• LISTED ENTRIES:
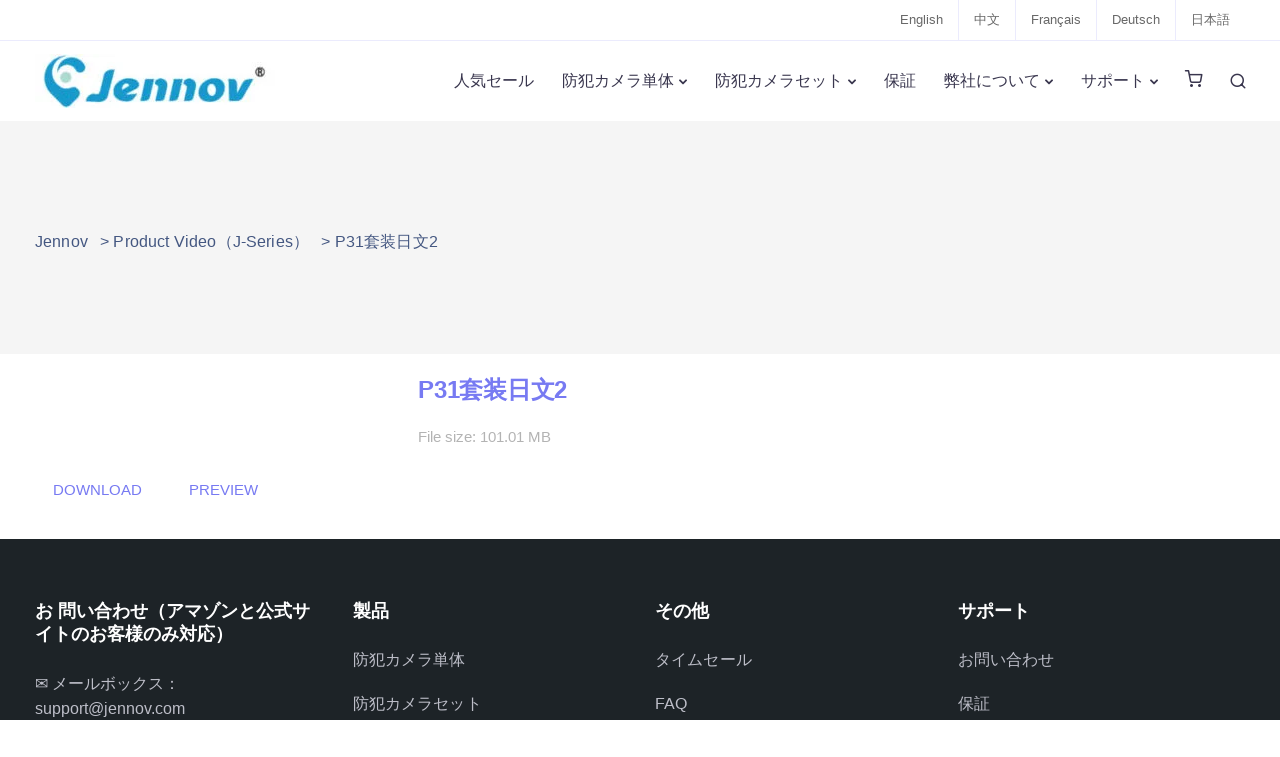

--- FILE ---
content_type: image/svg+xml
request_url: https://jennovjp.com/wp-content/wp-file-download/icons/svg/mp4.svg
body_size: 880
content:
<svg class="preview-svg" width="300" height="300" viewBox="0 0 400 400" xmlns="http://www.w3.org/2000/svg" version="1.1" style="border-radius: 4%;background-color: #859594;">             <g id="iconBackground" transform="translate(0 0)">                 <rect width="400" height="400" fill="#859594" rx="0"/>             </g>             <g id="iconFrame" transform="translate(6 6)" style="color: #ffffff;stroke-width: 4px;"><svg width="400" height="400" viewBox="0 0 400 400" version="1.1" xmlns="http://www.w3.org/2000/svg"><g transform="translate(74 44)"><rect id="frame-rect" width="240" height="300" rx="20" transform="translate(0.606)" fill="none" stroke="currentColor" stroke-miterlimit="10"></rect><line id="frame-line" x2="240" transform="translate(0 200)" fill="none" stroke="currentColor" stroke-linecap="butt" stroke-linejoin="round"></line></g></svg></g>             <g id="iconIcon" transform="translate(120 65)" style="color: #ffffff"><svg xmlns="http://www.w3.org/2000/svg" viewBox="0 0 659.22 649.53" width="160" height="160"><path fill="currentColor" d="M296.18,331.18c0-60.71.09-121.42-.09-182.13,0-14,1.6-26.39,19.64-26.17,17.59.21,19.83,12.1,19.81,26.36q-.24,182.92.08,365.86c0,15.2-4.82,25.91-21,25.64C299,540.47,296,529.09,296,515.22,296.41,453.88,296.2,392.53,296.18,331.18Z"/><path fill="currentColor" d="M408,333.16c0,41.42-.22,82.84.11,124.26.12,14.62-3.83,26.38-20.26,26.51-16.75.12-20.13-12-20.09-26.45q.31-125.67,0-251.34c-.05-14.38,2.91-26.8,19.59-26.91,17.6-.1,20.95,12.63,20.81,27.83C407.71,249.09,408,291.13,408,333.16Z"/><path fill="currentColor" d="M262.73,332.27c0,42.22-.31,84.45.17,126.66.16,14.31-4.24,24.72-19.52,24.95s-19.86-10-19.81-24.42q.52-127.62,0-255.24c-.07-14.36,4.12-24.9,19.37-25,14.9-.07,20.2,9.75,20,24.45C262.37,246.55,262.73,289.41,262.73,332.27Z"/><path fill="currentColor" d="M439.78,333.12c0-23.65.18-47.3,0-70.94-.12-13.49,6.12-20.26,19.6-20.21,13.22.05,20.46,6.84,20.53,20q.31,69.74,0,139.47c-.09,13.87-8.6,21.56-21.93,21.12s-18.31-9.55-18.19-22.29C439.93,377.85,439.77,355.48,439.78,333.12Z"/><path fill="currentColor" d="M190.13,331.21c0,23-.37,46.09.14,69.12.3,13.41-5.86,21.47-18.58,21.77-13.54.33-20.68-7.6-20.61-21.92.24-46.08.17-92.16,0-138.24,0-13.5,7-20.62,19.76-20.63s19.58,7.16,19.35,20.79C189.85,285.13,190.12,308.17,190.13,331.21Z"/></svg></g>             <g id="iconText" transform="translate(0 300)" style="color: #ffffff;font-size: 60px;font-family: arial;text-transform: uppercase;">                 <text id="iconText" x="200" y="0" fill="currentColor" dominant-baseline="middle" text-anchor="middle">mp4</text>             </g>         </svg>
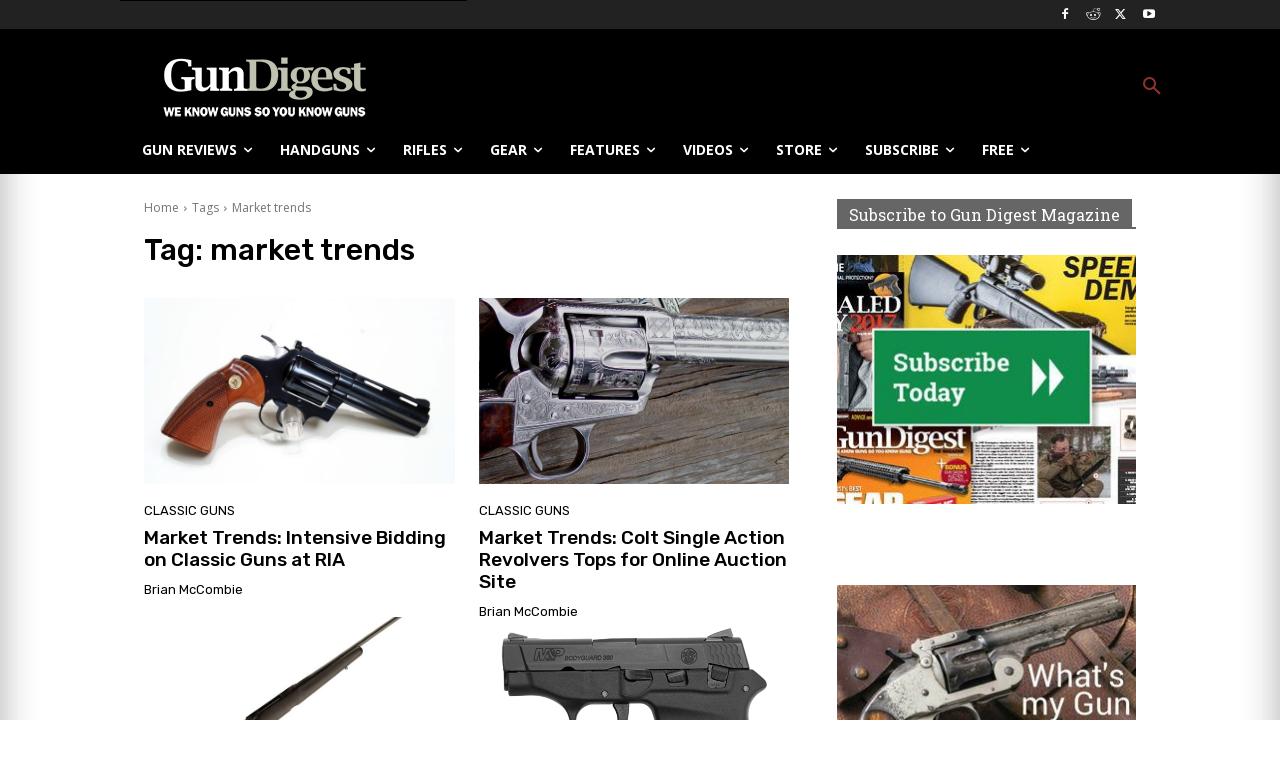

--- FILE ---
content_type: text/html; charset=utf-8
request_url: https://www.google.com/recaptcha/api2/aframe
body_size: 268
content:
<!DOCTYPE HTML><html><head><meta http-equiv="content-type" content="text/html; charset=UTF-8"></head><body><script nonce="Rw7FhyDBVos9q7K614XoSg">/** Anti-fraud and anti-abuse applications only. See google.com/recaptcha */ try{var clients={'sodar':'https://pagead2.googlesyndication.com/pagead/sodar?'};window.addEventListener("message",function(a){try{if(a.source===window.parent){var b=JSON.parse(a.data);var c=clients[b['id']];if(c){var d=document.createElement('img');d.src=c+b['params']+'&rc='+(localStorage.getItem("rc::a")?sessionStorage.getItem("rc::b"):"");window.document.body.appendChild(d);sessionStorage.setItem("rc::e",parseInt(sessionStorage.getItem("rc::e")||0)+1);localStorage.setItem("rc::h",'1769654787406');}}}catch(b){}});window.parent.postMessage("_grecaptcha_ready", "*");}catch(b){}</script></body></html>

--- FILE ---
content_type: text/javascript;charset=UTF-8
request_url: https://jadserve.postrelease.com/t?ntv_mvi=&ntv_url=https%253A%252F%252Fgundigest.com%252Ftags%252Fmarket-trends%252Fpage%252F3
body_size: 1340
content:
(function(){PostRelease.ProcessResponse({"version":"3","responseId":62005,"placements":[{"id":1688868,"selector":"#nativo_1","injectionMode":2,"ads":[],"tracking":{"trackingBaseUrl":"https://jadserve.postrelease.com/trk.gif?ntv_ui\u003d1f26234a-9671-4a56-8e4d-bdcfd0fce394\u0026ntv_fl\[base64]\u003d\u0026ntv_ht\u003d_8l6aQA\u0026ntv_at\u003d","adVersionPlacement":"AAAAAAAAAAJMUZA","vcpmParams":{"minimumAreaViewable":0.5,"minimumExposedTime":1000,"checkOnFocus":true,"checkMinimumAreaViewable":false,"primaryImpressionURL":"https://jadserve.postrelease.com/trk.gif?ntv_at\u003d304\u0026ntv_ui\u003d1f26234a-9671-4a56-8e4d-bdcfd0fce394\u0026ntv_a\u003dAAAAAAAAAAJMUZA\u0026ntv_ht\u003d_8l6aQA\u0026ntv_fl\[base64]\u003d\u0026ord\u003d-418356716","adID":0}},"type":0,"integrationType":0},{"id":1102442,"selector":"div.td-post-source-tags \u003e ul","injectionMode":2,"ads":[],"tracking":{"trackingBaseUrl":"https://jadserve.postrelease.com/trk.gif?ntv_ui\u003d77c3ecd3-f34b-44f0-be58-03edcef567ce\u0026ntv_fl\[base64]\u003d\u0026ntv_ht\u003d_8l6aQA\u0026ntv_at\u003d","adVersionPlacement":"AAAAAAAAAAatIQA","vcpmParams":{"minimumAreaViewable":0.5,"minimumExposedTime":1000,"checkOnFocus":true,"checkMinimumAreaViewable":false,"primaryImpressionURL":"https://jadserve.postrelease.com/trk.gif?ntv_at\u003d304\u0026ntv_ui\u003d77c3ecd3-f34b-44f0-be58-03edcef567ce\u0026ntv_a\u003dAAAAAAAAAAatIQA\u0026ntv_ht\u003d_8l6aQA\u0026ntv_fl\[base64]\u003d\u0026ord\u003d-278041103","adID":0}},"type":0,"integrationType":0}],"trackingCode":"\u003cscript type\u003d\"text/javascript\"\u003entv.PostRelease.trackFirstPartyCookie(\u002716c36f09-5155-4542-b454-8688ded7b58c\u0027);\u003c/script\u003e","safeIframe":false,"placementForTracking":1102442,"isWebview":false,"responseConsent":{"usPrivacyApplies":false,"gdprApplies":false,"gppApplies":false},"flags":{"useObserverViewability":true,"useMraidViewability":false}});})();

--- FILE ---
content_type: application/javascript; charset=utf-8
request_url: https://fundingchoicesmessages.google.com/f/AGSKWxWVrjZCemz7xhyKqhemkBv4Tz2ea7-mI5tBwIcLim0kk_B5yseG2amr4yJetZvnM_bXHsphFHGnjMH0y7kkdrI8Kx1UTp84CnkkJpbk2Ny88NCS6yNzsq8nufT6nMFDharkenRSAxQvJ7YzoX1CKGEkD3I_ELDDVb1ykBXEAkoIXzZ-Ik89yqqhsm0a/_?adclass=-popexit./newad2?/ad3_ima./adsa728.
body_size: -1284
content:
window['a0c1aa01-e2ba-4e01-9576-5ade4152739a'] = true;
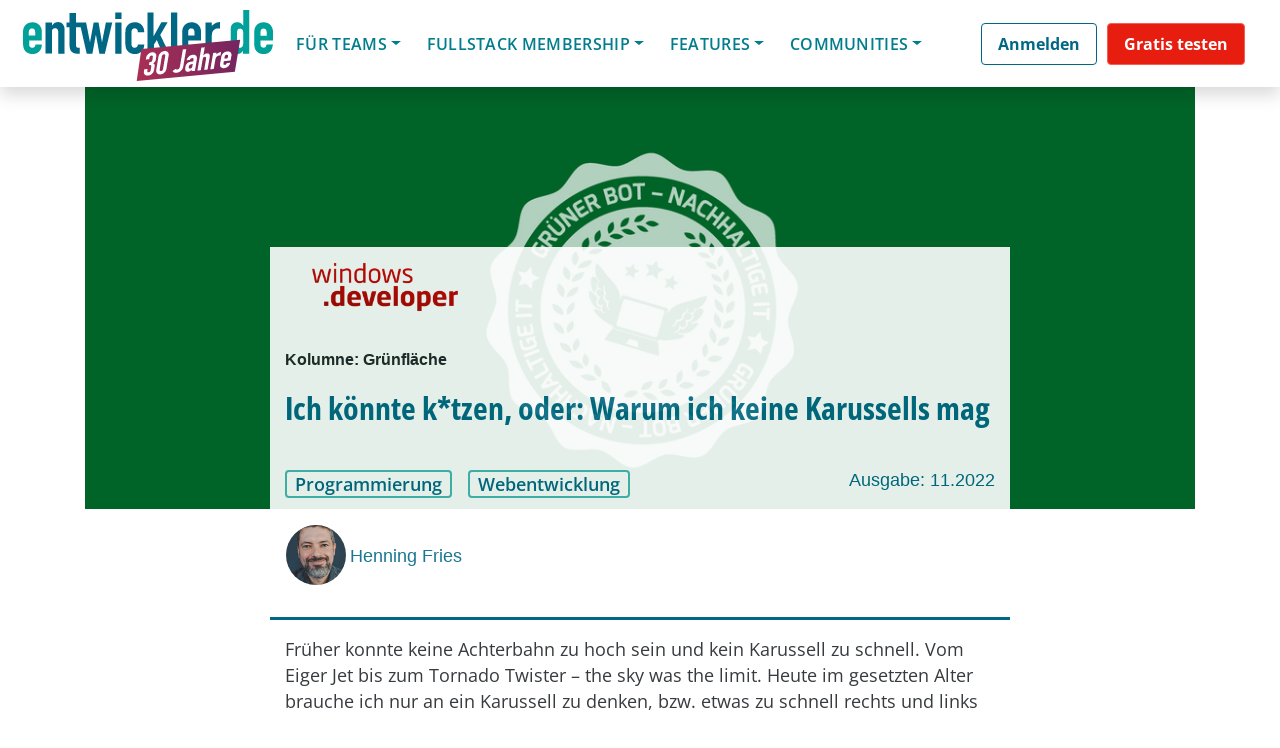

--- FILE ---
content_type: text/html; charset=utf-8
request_url: https://www.google.com/recaptcha/api2/aframe
body_size: 131
content:
<!DOCTYPE HTML><html><head><meta http-equiv="content-type" content="text/html; charset=UTF-8"></head><body><script nonce="H0cMcrXqmEH7EMMuAKKmlA">/** Anti-fraud and anti-abuse applications only. See google.com/recaptcha */ try{var clients={'sodar':'https://pagead2.googlesyndication.com/pagead/sodar?'};window.addEventListener("message",function(a){try{if(a.source===window.parent){var b=JSON.parse(a.data);var c=clients[b['id']];if(c){var d=document.createElement('img');d.src=c+b['params']+'&rc='+(localStorage.getItem("rc::a")?sessionStorage.getItem("rc::b"):"");window.document.body.appendChild(d);sessionStorage.setItem("rc::e",parseInt(sessionStorage.getItem("rc::e")||0)+1);localStorage.setItem("rc::h",'1768807117590');}}}catch(b){}});window.parent.postMessage("_grecaptcha_ready", "*");}catch(b){}</script></body></html>

--- FILE ---
content_type: image/svg+xml
request_url: https://entwickler.de/wp-content/uploads/2021/07/EntwicklerDE_Magnifying_Glass_icon_v3.svg
body_size: -35
content:
<svg xmlns="http://www.w3.org/2000/svg" width="44.165" height="42.557" viewBox="0 0 44.165 42.557">
  <path id="Path_26391" data-name="Path 26391" d="M-330.034,35.859-347.9,19.495a14.128,14.128,0,0,0-1.487-18.188,14.025,14.025,0,0,0-9.982-4.135,14.024,14.024,0,0,0-9.982,4.135,14.133,14.133,0,0,0,0,19.965,14.075,14.075,0,0,0,9.982,4.128,14.082,14.082,0,0,0,8.337-2.737l17.99,16.48a2.212,2.212,0,0,0,1.5.586A2.224,2.224,0,0,0-329.9,39,2.228,2.228,0,0,0-330.034,35.859ZM-367.774,19.7a11.9,11.9,0,0,1,0-16.816A11.812,11.812,0,0,1-359.366-.6a11.8,11.8,0,0,1,8.408,3.483,11.9,11.9,0,0,1,0,16.816A11.9,11.9,0,0,1-367.774,19.7Z" transform="translate(373.477 2.828)" fill="#017d8d"/>
</svg>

• WHAT NEEDS TO BE DONE:
Once you have checked every line of the material above, return the ones that hold the string "fraud".

• SOLUTION:
<!DOCTYPE HTML><html><head><meta http-equiv="content-type" content="text/html; charset=UTF-8"></head><body><script nonce="Rw7FhyDBVos9q7K614XoSg">/** Anti-fraud and anti-abuse applications only. See google.com/recaptcha */ try{var clients={'sodar':'https://pagead2.googlesyndication.com/pagead/sodar?'};window.addEventListener("message",function(a){try{if(a.source===window.parent){var b=JSON.parse(a.data);var c=clients[b['id']];if(c){var d=document.createElement('img');d.src=c+b['params']+'&rc='+(localStorage.getItem("rc::a")?sessionStorage.getItem("rc::b"):"");window.document.body.appendChild(d);sessionStorage.setItem("rc::e",parseInt(sessionStorage.getItem("rc::e")||0)+1);localStorage.setItem("rc::h",'1769654787406');}}}catch(b){}});window.parent.postMessage("_grecaptcha_ready", "*");}catch(b){}</script></body></html>
<!DOCTYPE HTML><html><head><meta http-equiv="content-type" content="text/html; charset=UTF-8"></head><body><script nonce="H0cMcrXqmEH7EMMuAKKmlA">/** Anti-fraud and anti-abuse applications only. See google.com/recaptcha */ try{var clients={'sodar':'https://pagead2.googlesyndication.com/pagead/sodar?'};window.addEventListener("message",function(a){try{if(a.source===window.parent){var b=JSON.parse(a.data);var c=clients[b['id']];if(c){var d=document.createElement('img');d.src=c+b['params']+'&rc='+(localStorage.getItem("rc::a")?sessionStorage.getItem("rc::b"):"");window.document.body.appendChild(d);sessionStorage.setItem("rc::e",parseInt(sessionStorage.getItem("rc::e")||0)+1);localStorage.setItem("rc::h",'1768807117590');}}}catch(b){}});window.parent.postMessage("_grecaptcha_ready", "*");}catch(b){}</script></body></html>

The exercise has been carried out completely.